» Given text
## Start

# Rotating head Slingshot



## Wingshooter (Dec 24, 2009)

Here is a slingshot I made in November 2008. It has a rotating head so you are always square with the target. If you make one of these I would suggest using a cert. welder to attach the handle to the fork. I had good luck with it as you can see from the video.
http://s146.photobucket.com/albums/r259/Rkyle/?action=view&current=Aerials.flv


----------



## tubeman (Mar 7, 2011)

I like your idea







I mainly shoot using a varied selection of naturals and due to their differing shapes, have to adjust my hand hold for each one to be square with the target. dgui I believe, demonstrated in a video that the forks don't have to be square to the target to hit, at least when using a pickle fork, but with a conventional slingshot I find that it helps with accuracy. Thanks.


----------



## Flatband (Dec 18, 2009)

Hi Roger,
has always been a very good and solid innovation. Works very well and a very good slingshot for the beginner or youngster too. I know Tom at Bunnybuster is also a big fan of that style. Nicely done Bud!







Flatband


----------



## Dayhiker (Mar 13, 2010)

Thanks, Roger. Another one to try.


----------



## bunnybuster (Dec 26, 2009)

## End

» Tasks to perform
1 - From the forum thread on the rotating head slingshot, write out the passage starting with "## tubeman (Mar" and going on through "with accuracy. Thanks.".
2 - Answer these questions about the rotating head slingshot thread:
(a) In what month and year was the slingshot made?
(b) What does tubeman mainly shoot with?
(c) Who at Bunnybuster is named as a big fan of that style?
3 - Carry the rotating head slingshot thread on from its last line.

» Records provided
## Start

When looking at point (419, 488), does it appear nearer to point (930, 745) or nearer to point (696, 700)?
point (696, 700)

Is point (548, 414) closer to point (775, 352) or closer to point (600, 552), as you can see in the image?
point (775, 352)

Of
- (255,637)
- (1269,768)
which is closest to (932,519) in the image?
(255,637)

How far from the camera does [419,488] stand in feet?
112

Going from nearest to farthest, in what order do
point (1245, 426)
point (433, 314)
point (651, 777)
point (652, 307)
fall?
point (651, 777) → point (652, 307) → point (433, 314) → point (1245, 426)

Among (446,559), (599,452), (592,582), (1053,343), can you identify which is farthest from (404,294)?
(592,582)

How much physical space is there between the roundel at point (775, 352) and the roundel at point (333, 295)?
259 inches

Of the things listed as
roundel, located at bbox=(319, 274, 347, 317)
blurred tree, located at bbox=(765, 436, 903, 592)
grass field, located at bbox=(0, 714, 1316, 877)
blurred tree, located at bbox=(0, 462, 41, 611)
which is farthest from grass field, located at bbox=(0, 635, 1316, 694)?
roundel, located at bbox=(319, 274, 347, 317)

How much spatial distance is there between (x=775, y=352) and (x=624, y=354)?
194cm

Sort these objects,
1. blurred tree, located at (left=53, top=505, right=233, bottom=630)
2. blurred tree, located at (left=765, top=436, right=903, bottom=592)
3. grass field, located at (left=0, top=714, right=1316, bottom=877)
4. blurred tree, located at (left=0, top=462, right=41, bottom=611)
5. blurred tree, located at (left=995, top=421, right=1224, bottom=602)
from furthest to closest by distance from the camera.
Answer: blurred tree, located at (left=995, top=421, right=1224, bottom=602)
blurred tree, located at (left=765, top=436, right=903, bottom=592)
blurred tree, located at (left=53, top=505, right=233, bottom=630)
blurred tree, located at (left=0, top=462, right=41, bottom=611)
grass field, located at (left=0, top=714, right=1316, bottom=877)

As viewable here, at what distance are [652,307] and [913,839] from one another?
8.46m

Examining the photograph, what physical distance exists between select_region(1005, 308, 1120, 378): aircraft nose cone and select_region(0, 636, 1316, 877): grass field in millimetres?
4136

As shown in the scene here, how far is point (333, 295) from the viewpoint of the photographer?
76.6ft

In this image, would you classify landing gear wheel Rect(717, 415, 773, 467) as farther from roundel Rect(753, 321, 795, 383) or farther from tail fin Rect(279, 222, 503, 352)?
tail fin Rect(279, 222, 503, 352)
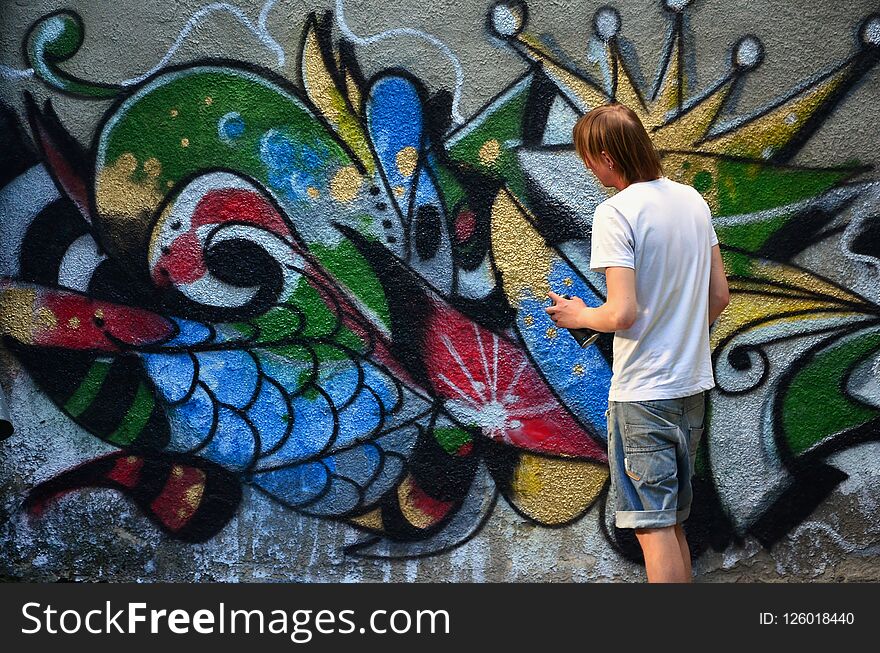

## End

» Results of the exercise
1 -
## tubeman (Mar 7, 2011)

I like your idea







I mainly shoot using a varied selection of naturals and due to their differing shapes, have to adjust my hand hold for each one to be square with the target. dgui I believe, demonstrated in a video that the forks don't have to be square to the target to hit, at least when using a pickle fork, but with a conventional slingshot I find that it helps with accuracy. Thanks.

2 -
(a) November 2008
(b) A varied selection of naturals
(c) Tom

3 -
Flatband said:


> Hi Roger,
> has always been a very good and solid innovation. Works very well and a very good slingshot for the beginner or youngster too. I know Tom at Bunnybuster is also a big fan of that style. Nicely done Bud!
> 
> 
> ...


Yeah Gary,
I have been making those type slingshots for years now.
My starships all have the ``swivel fork`` on them.
I have made many hand held types also, and gave some to Jaybird to teach slingshots to beginners.


----------



## e~shot (Jun 3, 2010)

I like the idea too


----------



## gamekeeper john (Apr 11, 2011)

i like the idear of that


----------



## alfshooter (May 11, 2011)

Very interesting, if I try to do so, will be a challenge to my.
Thanks for the idea,
(use translator)


----------



## Imperial (Feb 9, 2011)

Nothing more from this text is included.